Problem 1 » Could you give back the entries starting at the line that contains "cabinet/shelfs are sitting. Give a box for each." and ending at the line that contains "[105,137,123,157]", both included, with "pick-and-place robot" renamed to "sorting arm" everywhere and nothing else changed?
# # # #
Sydney Newmans Head of Drama is an engrossing book, delineating the extraordinary odyssey of a Toronto polyglot slum-boy who ascended to the vertiginous heights of being the sovereign ruler of British broadcasting television drama. In command of over 400 top creative people, he performed the daunting task of producing 370 hours of high-quality dramatic entertainment every year, always under the harsh scrutiny of tough TV critics would he be able to manage this Herculean task or would he topple from the high wire?

I have to declare that I cannot be dispassionate about Sydney Newman, for he was my mentor. If it was not for him, I have no idea what I would be doing now, or even who I might be.

In 1954, I had been working as a stagehand for two years at the Canadian Broadcasting Corporation Television Network (CBC Television). I heard that Sydney Newman, head of documentaries and outside broadcasts, was planning to produce twelve one-hour documentaries about new currents of thought and discoveries at the University of Toronto, from which I had recently graduated. I asked to see him and he graciously met me.

I offered to be his assistant, doing the research and legwork, and then writing a draft of the show. I was twenty-three, and not just wet but soaking behind the ears. I think Sydney was amused by my cheekiness in asking for this job in an arena in which I had no track record, no knowledge whatsoever. Sydney asked me what was my ultimate goal: I said I wanted to be a poet. His eyes twinkled he hired me. This was the beginning of a long, close and fruitful friendship.
# # # #
Problem 2 » Can you carry the Sydney Newman book review further, picking up right after its last sentence?

Data section »
# # # #
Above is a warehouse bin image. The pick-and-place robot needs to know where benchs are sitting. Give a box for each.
# # # #
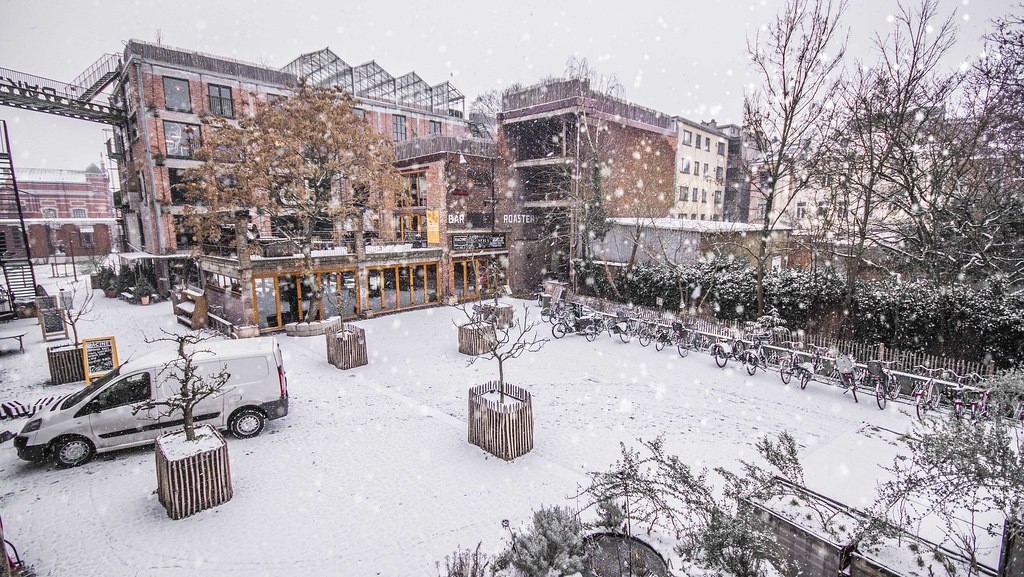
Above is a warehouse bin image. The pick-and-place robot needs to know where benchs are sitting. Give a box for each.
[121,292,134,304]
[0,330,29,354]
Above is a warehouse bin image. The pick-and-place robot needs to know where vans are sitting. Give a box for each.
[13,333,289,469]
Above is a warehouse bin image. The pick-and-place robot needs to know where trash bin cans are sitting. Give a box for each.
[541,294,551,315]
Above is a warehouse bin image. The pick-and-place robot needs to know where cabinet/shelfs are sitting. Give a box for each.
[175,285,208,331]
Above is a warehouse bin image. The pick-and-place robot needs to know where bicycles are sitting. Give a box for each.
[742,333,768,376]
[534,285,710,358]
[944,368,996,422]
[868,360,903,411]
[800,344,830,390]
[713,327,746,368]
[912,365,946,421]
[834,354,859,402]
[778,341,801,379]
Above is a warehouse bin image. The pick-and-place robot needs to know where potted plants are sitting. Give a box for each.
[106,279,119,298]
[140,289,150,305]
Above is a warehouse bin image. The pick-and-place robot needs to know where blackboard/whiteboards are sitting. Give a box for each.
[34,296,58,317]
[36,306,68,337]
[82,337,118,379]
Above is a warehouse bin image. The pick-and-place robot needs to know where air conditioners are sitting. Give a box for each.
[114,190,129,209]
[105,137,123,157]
# # # #
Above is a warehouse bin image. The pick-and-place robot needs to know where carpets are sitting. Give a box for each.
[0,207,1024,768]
# # # #
Exercise answer 1 »
Above is a warehouse bin image. The sorting arm needs to know where cabinet/shelfs are sitting. Give a box for each.
[175,285,208,331]
Above is a warehouse bin image. The sorting arm needs to know where bicycles are sitting. Give a box for each.
[742,333,768,376]
[534,285,710,358]
[944,368,996,422]
[868,360,903,411]
[800,344,830,390]
[713,327,746,368]
[912,365,946,421]
[834,354,859,402]
[778,341,801,379]
Above is a warehouse bin image. The sorting arm needs to know where potted plants are sitting. Give a box for each.
[106,279,119,298]
[140,289,150,305]
Above is a warehouse bin image. The sorting arm needs to know where blackboard/whiteboards are sitting. Give a box for each.
[34,296,58,317]
[36,306,68,337]
[82,337,118,379]
Above is a warehouse bin image. The sorting arm needs to know where air conditioners are sitting. Give a box for each.
[114,190,129,209]
[105,137,123,157]

Exercise answer 2 »
Sydney remembers this first encounter of ours in these memoirs. I think he was also amused, as he says, by my disheveled, unkempt stagehand wardrobe, my bare elbows poking through the worn-out sleeves of my turtleneck pullover. I myself had forgotten this detail, but not Sydney. The acute memory he displays concerning my clothing informs this whole book everything is remembered with incredible accuracy and vivid verisimilitude. I can attest to it.

Our working together was a great learning experience for me. Sydney was a great documentary filmmaker at the National Film Board of Canada. He was extremely generous in passing on his omniscient knowledge of documentaries to me. I wrote twelve shows, and he rewrote all twelve shows.

Then, out of nowhere, the CBC made Sydney the head of the drama department. He rushed up to me: Ted, I need your help! Im a documentarian, I know sweet Fanny Adams about drama! Youre an English major; come along and be my script editor. Of course, I jumped at the chance.

Sydney was in charge of two anthology drama series, General Motors Theatre and The Chase and Sanborn Hour. He had a very clear vision of the kind of dramas he wanted. He gave me my marching orders: I want plays about Canada, that deal with whats going on around us right now. I want intensely real plays about people like us: their hopes, their needs, their ambitions, their failures. He ended by surprisingly quoting Hamlets advice to his actors: The purpose of playing... is to hold as twere the mirror up to nature... and the very age and body of the time. So much for his supposed ignorance of drama.

Under his brilliant leadership, both shows were successful. One of his dramas, Arthur Haileys Flight into Danger, became famous worldwide, making him known to everyone in the TV business in the United States and Great Britain.

One day, after my being a year at the job, Sydney came into my office. Ted! Youre doing a great job running the script department. And youre a pretty good writer not a great writer, he added, smiling, but a pretty good one. But, do you know what youd be really good at? I shook my head. You have all the necessary qualities to be a fine director. I was taken aback, totally perplexed. Ill tell you what. Ill let you direct one play if I like it, Ill give you a years contract. If I dont like it, youre out on the street; you cant come back to this job. If you dont want to risk it, of course you can continue here. Well, obviously I said Id risk it.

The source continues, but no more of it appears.